Em meados do século passado, algumas das sugestões iniciais de Oparin e Haldane começaram a ter uma abordagem laboratorial. Em 1953, o jovem Stanley Miller, na altura estudante de doutoramento na Universidade de Chicago, sob orientação do famoso químico Harold Urey (1893-1981) realizou uma experiência em que obteve uma variedade de compostos orgânicos simples a partir de uma mistura inorgânica semelhante ao que se supunha ser a atmosfera primitiva da Terra, semelhante à que se observa nos planetas gasosos. Miller fez atravessar uma mistura de metano, amoníaco e hidrogénio por uma descarga eléctrica num balão com água e, para fazer acumular os compostos não voláteis, destilava constantemente a água através de um circuito fechado. Ao fim de uma semana a água mostrava-se de um vermelho carregado e continha, além de ácidos simples como acético e fórmico, pelo menos dois aminoácidos. Além disso havia indícios da presença de ácido cianídrico, que se sabe ser um composto activo, capaz de dar origem a derivados muito mais complexos. Desde essa data essa experiência foi repetida e melhorada por numerosos investigadores e quase toda a "química da vida" foi produzida em laboratório.
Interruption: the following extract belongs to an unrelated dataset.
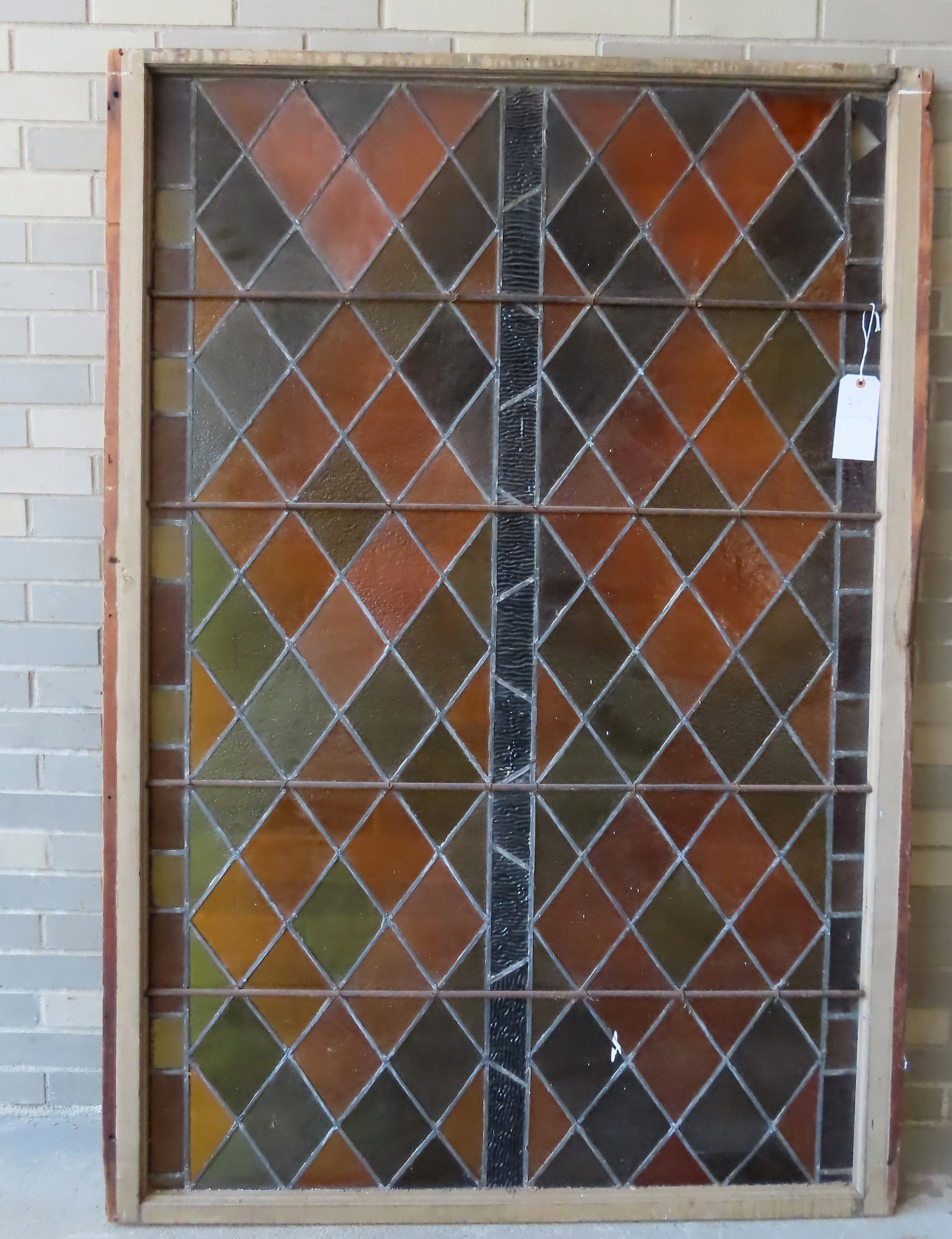 A large leaded and stained glass window (or door -has holes where hinges were once attached) with: A large leaded and stained glass window (or door -has holes where hinges were once attached) with original iron rebar supports, circa 1920. Diamond pattern with rectangular panels forming border. Some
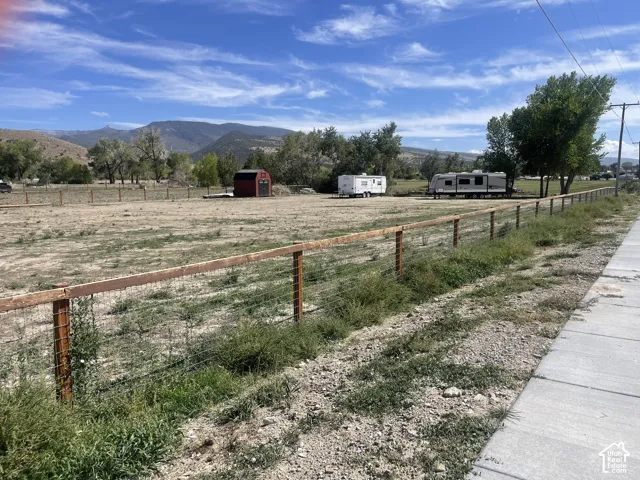 Expansive lot featuring a wood and wire fence, a small red shed, and a mountain backdrop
Na verdade, sabe-se hoje que a atmosfera e a dinâmica da Terra inicial eram um pouco diferentes das que Miller reproduziu. Mais dióxido de carbono devia fazer parte da atmosfera e a violência dos impactos de corpos extraterrestres, alguns com dimensões de dezenas de quilómetros, poderiam ter contribuído com mais matéria orgânica sobre a Terra, ajudando ainda como processo energético que facilitava as sínteses de moléculas mais complexas. Porém, era de esperar que episódios desta violência e tão frequentes destruíssem os primeiros organismos replicadores, aqueles que estiveram na base de verdadeiras moléculas vivas, como o ARN e o ADN e, depois, dos primeiros seres vivos.
Assim uma nova visão da origem da vida merece incluir as diferentes fontes representadas na Fig. 4, considerando os oceanos como o ambiente mais propício às sínteses, bem junto das fontes hidrotermais na dependência do calor vulcânico de algumas fracturas tectónicas. A contribuição cósmica também não pode ser esquecida, pois muita da matéria orgânica da Terra inicial teria sido transportada pelos cometas e pelos condritos carbonáceos. Daí que a origem da vida tenha de ser considerada na tripla perspectiva cósmica, química e geológica, em que astrónomos e geólogos têm cada vez um papel mais importante da resolução deste enigma.